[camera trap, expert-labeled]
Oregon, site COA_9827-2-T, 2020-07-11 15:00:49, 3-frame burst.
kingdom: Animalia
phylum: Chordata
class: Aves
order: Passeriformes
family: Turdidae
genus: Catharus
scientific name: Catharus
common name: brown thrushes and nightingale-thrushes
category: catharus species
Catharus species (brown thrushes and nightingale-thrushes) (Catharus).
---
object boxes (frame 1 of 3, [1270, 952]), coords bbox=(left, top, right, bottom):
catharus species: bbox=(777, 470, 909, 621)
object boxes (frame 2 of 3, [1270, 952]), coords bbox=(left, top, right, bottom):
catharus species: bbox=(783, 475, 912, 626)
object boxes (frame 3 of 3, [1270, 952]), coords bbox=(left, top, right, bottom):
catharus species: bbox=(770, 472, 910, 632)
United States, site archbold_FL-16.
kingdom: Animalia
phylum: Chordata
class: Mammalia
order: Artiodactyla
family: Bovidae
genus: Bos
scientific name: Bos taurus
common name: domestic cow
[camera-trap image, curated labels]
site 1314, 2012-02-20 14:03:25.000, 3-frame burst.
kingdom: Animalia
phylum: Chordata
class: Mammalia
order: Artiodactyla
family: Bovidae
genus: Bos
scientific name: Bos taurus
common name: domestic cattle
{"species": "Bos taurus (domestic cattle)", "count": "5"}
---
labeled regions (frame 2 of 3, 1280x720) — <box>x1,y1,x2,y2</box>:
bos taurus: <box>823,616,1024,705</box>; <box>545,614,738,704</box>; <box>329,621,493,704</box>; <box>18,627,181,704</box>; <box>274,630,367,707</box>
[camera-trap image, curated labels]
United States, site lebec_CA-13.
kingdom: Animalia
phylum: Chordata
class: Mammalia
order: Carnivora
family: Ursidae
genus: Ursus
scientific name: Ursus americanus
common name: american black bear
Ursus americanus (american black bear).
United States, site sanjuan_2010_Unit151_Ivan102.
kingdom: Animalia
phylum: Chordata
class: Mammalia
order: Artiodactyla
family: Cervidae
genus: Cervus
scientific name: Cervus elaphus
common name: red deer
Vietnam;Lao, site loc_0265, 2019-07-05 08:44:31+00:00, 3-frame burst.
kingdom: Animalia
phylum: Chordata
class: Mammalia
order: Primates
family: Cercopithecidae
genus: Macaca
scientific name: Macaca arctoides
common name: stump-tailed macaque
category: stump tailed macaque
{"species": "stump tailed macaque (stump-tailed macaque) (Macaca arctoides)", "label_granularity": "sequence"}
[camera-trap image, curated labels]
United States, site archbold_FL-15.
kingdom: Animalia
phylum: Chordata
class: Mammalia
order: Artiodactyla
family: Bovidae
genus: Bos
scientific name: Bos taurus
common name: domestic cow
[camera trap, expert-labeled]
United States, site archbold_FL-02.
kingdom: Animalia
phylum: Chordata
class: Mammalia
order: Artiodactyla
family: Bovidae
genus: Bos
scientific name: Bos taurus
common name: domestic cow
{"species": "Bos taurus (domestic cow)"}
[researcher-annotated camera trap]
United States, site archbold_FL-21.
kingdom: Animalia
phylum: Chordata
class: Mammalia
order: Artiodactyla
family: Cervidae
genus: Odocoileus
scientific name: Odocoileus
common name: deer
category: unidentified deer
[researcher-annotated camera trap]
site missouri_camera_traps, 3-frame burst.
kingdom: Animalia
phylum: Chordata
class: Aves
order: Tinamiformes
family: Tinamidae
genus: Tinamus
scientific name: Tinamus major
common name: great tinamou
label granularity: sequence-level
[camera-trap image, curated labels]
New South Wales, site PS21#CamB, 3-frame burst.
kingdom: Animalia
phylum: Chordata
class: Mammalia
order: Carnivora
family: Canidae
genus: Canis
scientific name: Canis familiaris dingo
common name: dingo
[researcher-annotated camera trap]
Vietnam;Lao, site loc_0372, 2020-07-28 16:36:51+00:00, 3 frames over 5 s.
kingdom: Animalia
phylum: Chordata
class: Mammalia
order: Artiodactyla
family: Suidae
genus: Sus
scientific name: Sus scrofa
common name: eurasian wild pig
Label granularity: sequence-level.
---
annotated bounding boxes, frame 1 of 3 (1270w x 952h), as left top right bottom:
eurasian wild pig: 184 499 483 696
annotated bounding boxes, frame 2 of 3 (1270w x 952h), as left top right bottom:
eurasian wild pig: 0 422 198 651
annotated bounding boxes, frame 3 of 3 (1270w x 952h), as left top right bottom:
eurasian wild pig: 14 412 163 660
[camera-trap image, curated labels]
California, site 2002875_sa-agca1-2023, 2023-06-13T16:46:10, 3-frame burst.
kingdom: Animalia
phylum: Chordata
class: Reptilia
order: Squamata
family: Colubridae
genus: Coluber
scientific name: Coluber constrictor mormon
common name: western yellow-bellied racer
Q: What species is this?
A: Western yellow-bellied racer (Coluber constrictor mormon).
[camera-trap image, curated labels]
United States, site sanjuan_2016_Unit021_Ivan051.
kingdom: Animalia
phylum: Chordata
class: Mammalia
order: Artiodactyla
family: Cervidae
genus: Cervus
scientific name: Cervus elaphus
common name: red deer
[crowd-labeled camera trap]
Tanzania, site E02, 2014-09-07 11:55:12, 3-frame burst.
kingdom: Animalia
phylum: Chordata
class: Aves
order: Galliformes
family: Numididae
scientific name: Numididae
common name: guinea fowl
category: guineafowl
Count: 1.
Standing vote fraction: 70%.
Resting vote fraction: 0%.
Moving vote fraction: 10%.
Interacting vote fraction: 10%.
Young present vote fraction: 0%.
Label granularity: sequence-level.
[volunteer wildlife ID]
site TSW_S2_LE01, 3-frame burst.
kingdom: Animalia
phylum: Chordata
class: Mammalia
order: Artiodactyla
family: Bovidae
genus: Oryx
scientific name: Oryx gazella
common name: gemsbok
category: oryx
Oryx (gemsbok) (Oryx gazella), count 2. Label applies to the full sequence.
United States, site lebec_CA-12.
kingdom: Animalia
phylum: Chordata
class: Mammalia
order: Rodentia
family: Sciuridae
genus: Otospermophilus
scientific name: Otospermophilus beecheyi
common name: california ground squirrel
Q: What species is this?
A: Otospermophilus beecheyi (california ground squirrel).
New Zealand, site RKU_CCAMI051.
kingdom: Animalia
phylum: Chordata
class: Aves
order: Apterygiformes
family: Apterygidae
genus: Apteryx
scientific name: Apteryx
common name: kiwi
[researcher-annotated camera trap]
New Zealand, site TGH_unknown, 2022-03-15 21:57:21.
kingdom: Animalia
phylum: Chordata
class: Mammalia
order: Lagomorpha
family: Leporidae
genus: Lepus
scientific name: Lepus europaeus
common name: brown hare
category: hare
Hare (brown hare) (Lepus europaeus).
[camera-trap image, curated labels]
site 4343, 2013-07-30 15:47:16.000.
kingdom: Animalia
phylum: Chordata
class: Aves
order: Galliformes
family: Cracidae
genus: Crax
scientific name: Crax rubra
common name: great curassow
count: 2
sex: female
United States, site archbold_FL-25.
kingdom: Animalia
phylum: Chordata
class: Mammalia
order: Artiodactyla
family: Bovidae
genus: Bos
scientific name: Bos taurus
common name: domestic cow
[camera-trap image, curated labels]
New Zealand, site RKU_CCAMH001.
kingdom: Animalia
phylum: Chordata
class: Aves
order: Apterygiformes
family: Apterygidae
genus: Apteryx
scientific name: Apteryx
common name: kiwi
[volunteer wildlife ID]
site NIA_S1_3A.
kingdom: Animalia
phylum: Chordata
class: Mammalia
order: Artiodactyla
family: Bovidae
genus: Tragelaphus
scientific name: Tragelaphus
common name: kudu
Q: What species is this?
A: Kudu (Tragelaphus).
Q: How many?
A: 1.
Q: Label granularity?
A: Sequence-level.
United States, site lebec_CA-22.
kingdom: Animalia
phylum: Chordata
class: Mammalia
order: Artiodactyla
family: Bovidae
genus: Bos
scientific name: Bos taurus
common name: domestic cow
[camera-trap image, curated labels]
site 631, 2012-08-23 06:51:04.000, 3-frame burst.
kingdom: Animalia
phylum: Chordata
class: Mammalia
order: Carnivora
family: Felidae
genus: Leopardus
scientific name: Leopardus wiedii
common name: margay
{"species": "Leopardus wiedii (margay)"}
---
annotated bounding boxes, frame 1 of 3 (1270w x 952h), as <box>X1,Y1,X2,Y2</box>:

☆ ☆ ☆ ☆ ☆

Among the records above, find the lines that contain "deer" and copy every one.

common name: red deer
common name: deer
category: unidentified deer
common name: red deer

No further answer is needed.